The problem. Reproduce the abstract on pharmacoepigenomics below in full, word for word.

Text provided.
□ □ □ □ □ □ □
Abstract

Pharmacoepigenomics deals with the influence that epigenetic alterations (DNA methylation, histone modifications, chromatin remodeling, non-coding RNA dysregulation) exert on drug efficacy and safety, and also on the effects that drugs may have on the epigenetic machinery. Genes involved in pharmacogenomics (pathogenic, mechanistic, metabolic, transporter, pleiotropic genes) are also affected by epigenetic modifications conditioning the therapeutic outcome. A series of epigenetic drugs have been developed, including DNA methyltransferase inhibitors (nucleoside analogs, small molecules, bioproducts, antisense oligonucleotides, miRNAs), histone deacetylase inhibitors (short-chain fatty acids, hydroxamic acids, cyclic peptides, benzamides, ketones, sirtuin inhibitors, sirtuin activators), histone acetyltransferase modulators, histone methyltransferase inhibitors, histone demethylase inhibitors, non-coding RNAs (miRNAs) with potential effects against myelodysplastic syndromes, different types of cancer, and neurodegenerative disorders. These drugs may modify epigenetic functions under normal and pathological conditions. Pharmacogenetic and pharmacoepigenetic studies should be incorporated as routine procedures in the future for the proper evaluation of efficacy and safety issues in drug development and clinical trials.
□ □ □ □ □ □ □
Exercise data.
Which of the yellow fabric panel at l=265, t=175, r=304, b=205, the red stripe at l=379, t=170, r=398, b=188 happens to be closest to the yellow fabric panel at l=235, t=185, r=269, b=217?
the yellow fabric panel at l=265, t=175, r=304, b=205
□ □ □ □ □ □ □
Answer to the exercise.
Abstract

Pharmacoepigenomics deals with the influence that epigenetic alterations (DNA methylation, histone modifications, chromatin remodeling, non-coding RNA dysregulation) exert on drug efficacy and safety, and also on the effects that drugs may have on the epigenetic machinery. Genes involved in pharmacogenomics (pathogenic, mechanistic, metabolic, transporter, pleiotropic genes) are also affected by epigenetic modifications conditioning the therapeutic outcome. A series of epigenetic drugs have been developed, including DNA methyltransferase inhibitors (nucleoside analogs, small molecules, bioproducts, antisense oligonucleotides, miRNAs), histone deacetylase inhibitors (short-chain fatty acids, hydroxamic acids, cyclic peptides, benzamides, ketones, sirtuin inhibitors, sirtuin activators), histone acetyltransferase modulators, histone methyltransferase inhibitors, histone demethylase inhibitors, non-coding RNAs (miRNAs) with potential effects against myelodysplastic syndromes, different types of cancer, and neurodegenerative disorders. These drugs may modify epigenetic functions under normal and pathological conditions. Pharmacogenetic and pharmacoepigenetic studies should be incorporated as routine procedures in the future for the proper evaluation of efficacy and safety issues in drug development and clinical trials.